From now until the 2019 NFL Draft takes place, we hope to showcase as many prospects as possible and examine both their strengths and weaknesses. Most of these profiles will feature individuals that the Pittsburgh Steelers are likely to have an interest in, while a few others will be top-ranked players. If there is a player you would like us to analyze, let us know in the comments below.

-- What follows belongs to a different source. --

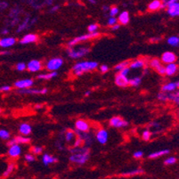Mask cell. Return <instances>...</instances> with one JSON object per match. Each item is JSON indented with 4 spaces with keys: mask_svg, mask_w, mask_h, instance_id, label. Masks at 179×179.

#87 Dax Raymond/TE/6’5 250 lbs
- Versatile, can play in line, H-back or out wide
- Flashes good hands from time to time
- Understands zone coverages, knows where to sit in the zone with hot reads
- Physical blocker, plays with a mean streak
- Route running is smooth for a tight end
- Capable of improvising when the play breaks down
- Crazy speed for a tight end
- Powers through his run blocks
- Age, redshirted one season and also missed two years due to personal reasons
- Hands could be a bit more consistent when high pointing the football
- Could hold blocks longer at times
- 2018: 27 receptions for 345 yards and two touchdowns
- Career: 72 receptions for 873 yards and three touchdowns
- Honorable Mention for All Mountain West in 2017
- Had a four-game streak of five catches or more in 2017
- 28 of 41 receptions in 2017 went for a first down
- Served a two-year LDS Church mission in Russia
A tight end really?
It may seem odd that out of all the possible prospects at hand, I have chosen a tight end from Utah State to begin my draft profiles with. You might even be asking why you should even care about a tight end. I promise though, that if you bare with me, you will not only come away impressed but you will also leave caring substantially about Utah State tight end Drax Raymond.
The NFL as we know it today is all about matchups and versatility. You will not find more importance in the match-up aspect than at the tight end position. A modern-day tight end has to not only be able to block as both a run blocker and pass protector but must also be able to be an effective receiving threat against linebackers, cornerbacks and safeties. Raymond fits the bill on all these requirements.
Whether it be as an in-line tight end, an H-back or split out wide, Raymond shows comfortability and success in all three alignments.
Starting off with the traditional in line tight end role and also a play the Pittsburgh Steelers run from time to time – the tight end screen. Raymond begins on the left side of the offensive line, slips behind his blockers and is off to the races from there. The Utah State tight end showcases his elite speed, which may be tops of the tight end class and heads to the endzone for a 30-yard catch and run. Raymond is not only showing first gear speed here but also second level burst as he blows by everyone, that alone leaves his ceiling high when it comes to his yards after the catch ability.
He can catch from the formation and Raymond is also more than capable of delivering a block from the formation as well. Lined up beside the right tackle, the Utah State tight end chips in on a block and drives the Michigan State defender backwards, paving the way for an easy touchdown. Here is just one of the many examples of the versatility I spoke about earlier.
Where tight ends are getting all the glamor for their play in today’s NFL is their play out wide. Well, at 6’5 and 250 pounds, Raymond is a nightmare to cover out wide as he is just too big of a mismatch for defenses to cover. On the play above, he is going up against a zone coverage but he shows good ability to find the soft spot and is able to reel in a high throw for a huge first down. He has good hands, though they will need to be more consistent as he also had a few high point drops sprinkled over his tapes.
There is a huge reason why 28 of Dax’s 41 receptions in 2017 went for first downs. His football IQ is just off the charts when it comes to recognizing zone coverage and immediately getting his head to the quarterback when he finds the soft spot. He does it again above, turning his head back to the pocket as the defender lined up across from him heads toward the flat.
Let’s not forget the H-back position where Raymond also showed comfortability and success during his time at Utah State. The play breaks down here but focus on #87 who stays on his toes and ends up delivering a crushing block to the San Jose State defender. Once again, this is a combination of his football IQ and mean streak showing its value.
Raymond is interesting, even intriguing as a prospect and could be one of the bigger sleeper tight ends in this year’s draft. It would come to no surprise to see him shoot up draft boards should he put on a good showing at the Senior Bowl and NFL Combine.
Will the Steelers look at tight ends during this year’s draft? Possibly, but that may ultimately depend on the future of Jesse James. Should James depart in free agency, do not be surprised to see the Steelers grab a tight end during the NFL Draft. With Vance McDonald’s injury history, the team would be foolish to not grab an adequate back up. Raymond would make sense as in that regard and should he remain on the board long enough, it would be a great move to make.